Young scientists to allay citizens' N-energy fears
In an attempt to counter growing opposition to the country's nuclear expansion plans, the nuclear establishment has launched a unique public relations effort - roping in young scientists and engineers to interact with citizens.mumbai Updated: Nov 07, 2011 01:41 IST
In an attempt to counter growing opposition to the country's nuclear expansion plans, the nuclear establishment has launched a unique public relations effort - roping in young scientists and engineers to interact with citizens.

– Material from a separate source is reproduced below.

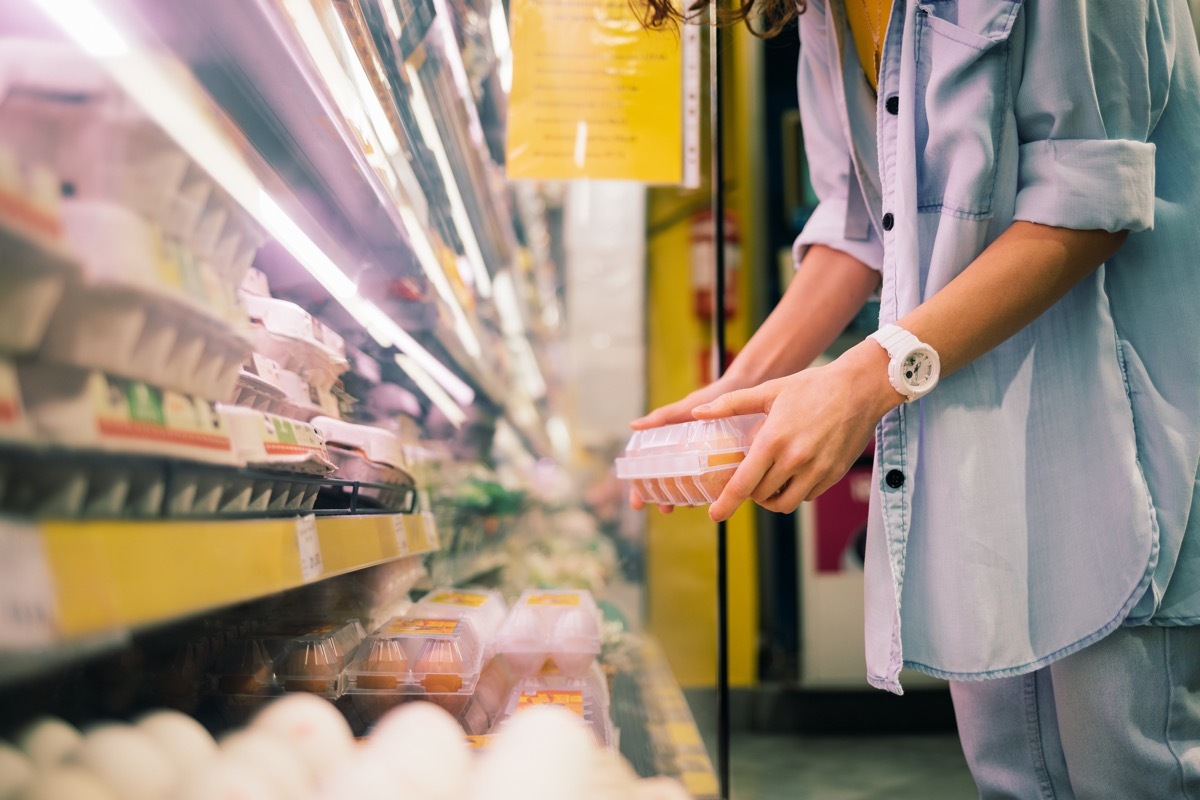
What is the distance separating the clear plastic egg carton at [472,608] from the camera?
1.20 meters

The Bhabha Atomic Research Centre (BARC) recently formed a core media team of eight young scientists, in each of its 19 core research groups. The team is responsible for disseminating information through exhibitions, workshops, seminars, models of nuclear plants and state-of-the-art audio and visual tools.
Fears and misconceptions about nuclear energy, particularly after the recent Fukushima nuclear incident in Japan, have stalled several nuclear projects in the country. "Senior scientists are crucial for explaining policy issues. But to communicate to the academic community and people at large, and allay their fears, young scientists are the best, because they are flexible and can explain in the language of the people," said RK Sinha, director, BARC.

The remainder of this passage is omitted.